External factors constantly affect your company and the sales, operational, marketing, staffing, and planning decisions you make on a day-to-day basis. No company operates in a vacuum; all are subject to environmental changes that are outside of their control. And while I wish this was an article about how to adjust those external factors to fit your business plan, that is rarely possible. Instead, what you can do is incorporate these factors into your decision-making process by incorporating them into your analytics and business intelligence.
Most companies have turned to data analytics, statistical modeling, prescriptive analytics, and artificial intelligence to inform business decisions; but many models are built only from internal data, analyzing how these internal components are trending over time or seasons. When models don’t account for the complexities of external events, there is potential for false positives or negatives and result in a lack of comprehensive understanding of the causes of these outcomes.
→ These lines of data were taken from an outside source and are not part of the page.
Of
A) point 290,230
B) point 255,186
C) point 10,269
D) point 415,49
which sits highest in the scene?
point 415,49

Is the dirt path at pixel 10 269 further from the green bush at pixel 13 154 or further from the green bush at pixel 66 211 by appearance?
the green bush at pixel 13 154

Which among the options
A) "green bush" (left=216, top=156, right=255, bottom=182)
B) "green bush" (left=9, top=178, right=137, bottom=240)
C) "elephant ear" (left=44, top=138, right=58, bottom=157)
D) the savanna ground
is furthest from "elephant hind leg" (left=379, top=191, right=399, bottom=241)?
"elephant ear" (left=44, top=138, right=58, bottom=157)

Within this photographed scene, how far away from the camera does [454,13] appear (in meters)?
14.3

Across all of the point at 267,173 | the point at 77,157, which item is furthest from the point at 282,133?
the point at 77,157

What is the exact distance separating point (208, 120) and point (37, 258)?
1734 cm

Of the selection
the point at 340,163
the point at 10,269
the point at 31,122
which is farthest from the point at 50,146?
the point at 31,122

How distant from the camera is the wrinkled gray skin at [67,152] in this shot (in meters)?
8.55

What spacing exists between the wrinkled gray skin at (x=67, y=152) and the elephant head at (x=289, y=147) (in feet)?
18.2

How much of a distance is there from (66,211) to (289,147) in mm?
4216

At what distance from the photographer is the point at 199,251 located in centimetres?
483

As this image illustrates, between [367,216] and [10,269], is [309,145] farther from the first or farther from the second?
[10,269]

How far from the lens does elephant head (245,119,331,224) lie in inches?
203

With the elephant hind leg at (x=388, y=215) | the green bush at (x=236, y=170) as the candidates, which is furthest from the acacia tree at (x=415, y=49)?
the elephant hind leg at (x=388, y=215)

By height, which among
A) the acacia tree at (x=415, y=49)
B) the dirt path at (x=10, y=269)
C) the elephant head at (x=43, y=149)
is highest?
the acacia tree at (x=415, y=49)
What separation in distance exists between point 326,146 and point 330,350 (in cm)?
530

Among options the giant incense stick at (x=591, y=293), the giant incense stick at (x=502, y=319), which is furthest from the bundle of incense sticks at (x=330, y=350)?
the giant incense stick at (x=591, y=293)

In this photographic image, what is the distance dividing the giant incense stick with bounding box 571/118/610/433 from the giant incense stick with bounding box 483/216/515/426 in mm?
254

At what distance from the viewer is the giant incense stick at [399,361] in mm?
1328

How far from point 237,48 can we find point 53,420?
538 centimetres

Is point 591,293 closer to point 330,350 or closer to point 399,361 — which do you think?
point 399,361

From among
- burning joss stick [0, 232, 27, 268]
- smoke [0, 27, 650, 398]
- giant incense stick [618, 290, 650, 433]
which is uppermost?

Therefore, control data is an incredibly important, but often overlooked, component of applied data science.
What is Control Data?
Control data is data about external factors that impact the outcome of variables in a model. Control data is often referred to as external data or third-party data. Using control data in a model allows data scientists to figure out which factors outside of the business have affected outcomes in the past, map out the correlation between those factors, and inform how the business may perform in the future due to these same factors. Of course, correlation does not always prove causation, so it is important for humans (rather than solely AI) to analyze information for a deep understanding of how and why these factors have a correlation in the first place.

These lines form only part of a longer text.